To understand foamy poop, you need to understand lactose and how it is processed. Lactose is the primary sugar in both breast milk and standard infant formula. To digest lactose, your baby's small intestine produces an enzyme called lactase, which breaks lactose down into simpler sugars (glucose and galactose) that can be absorbed into the bloodstream.
Under normal circumstances, lactase handles the lactose load efficiently, and everything gets digested in the small intestine. But when more lactose arrives than the available lactase can process — which is called lactose overload — the undigested lactose passes into the large intestine. Bacteria in the large intestine ferment the undigested lactose, producing gas (carbon dioxide and hydrogen) and organic acids. That gas is what makes the stool foamy. The acids are what can make baby's bottom red and irritated.

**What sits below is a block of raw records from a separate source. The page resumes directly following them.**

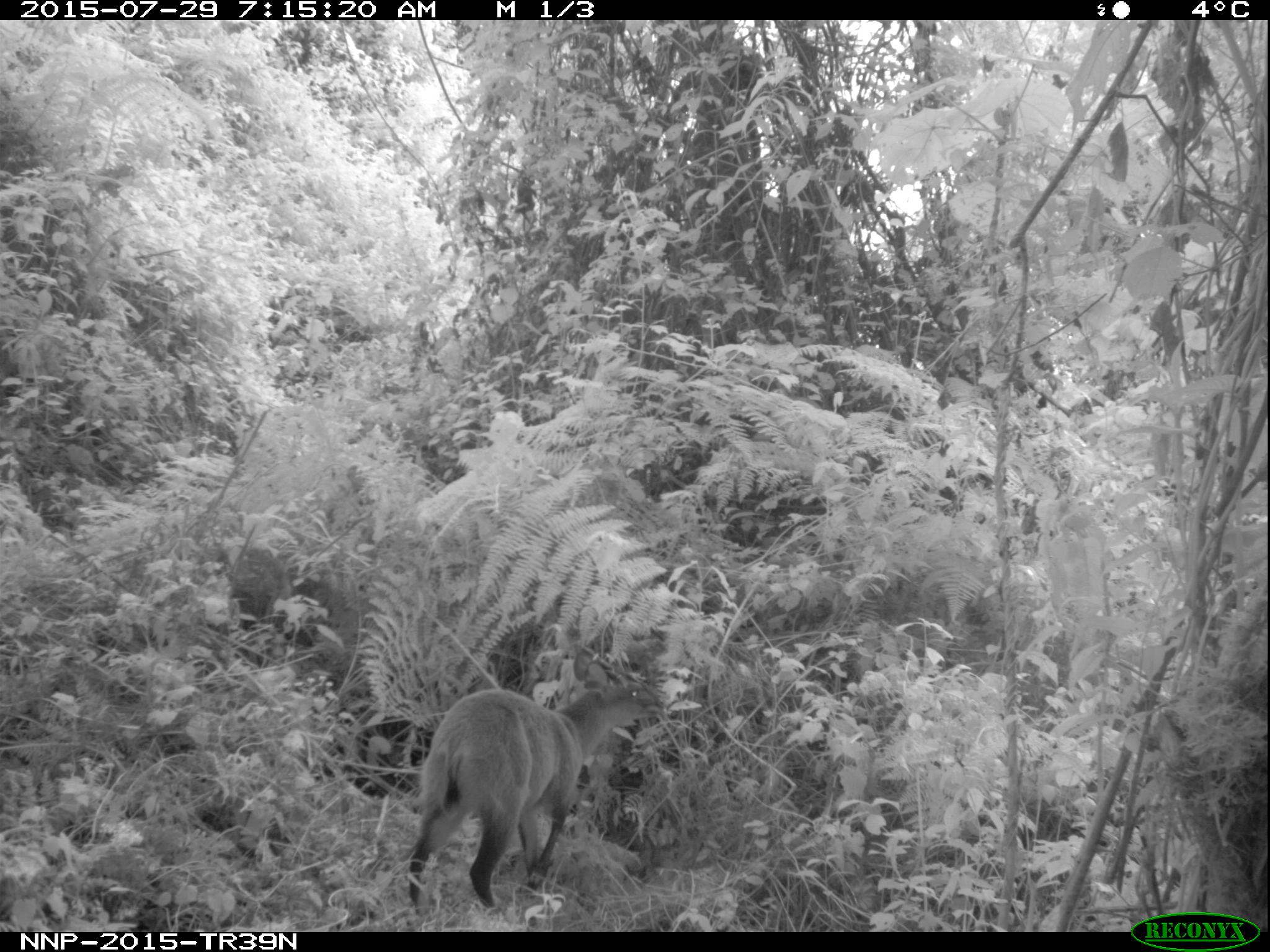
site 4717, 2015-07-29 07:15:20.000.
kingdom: Animalia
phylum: Chordata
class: Mammalia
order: Artiodactyla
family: Bovidae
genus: Cephalophus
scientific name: Cephalophus nigrifrons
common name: black-fronted duiker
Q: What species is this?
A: Cephalophus nigrifrons (black-fronted duiker).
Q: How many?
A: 1.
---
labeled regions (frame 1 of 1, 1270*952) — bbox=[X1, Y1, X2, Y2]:
cephalophus nigrifrons: bbox=[407, 652, 665, 915]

The most common reason for lactose overload in breastfed babies is not a deficiency of lactase — it is an excess of lactose arriving too quickly. This happens when baby consumes a disproportionate amount of foremilk, which is higher in lactose and lower in fat. Fat slows gastric emptying, so when baby gets plenty of hindmilk (the fattier milk at the end of a feed), the lactose arrives in the small intestine at a manageable pace. When baby gets mostly foremilk, the lactose rushes through without enough fat to slow it down, overwhelming the lactase.
This is a critical distinction: your baby almost certainly produces enough lactase. The problem is that the lactose is arriving too fast and in too great a quantity for the enzyme to keep up. Fix the feeding mechanics, and the foamy poop typically resolves.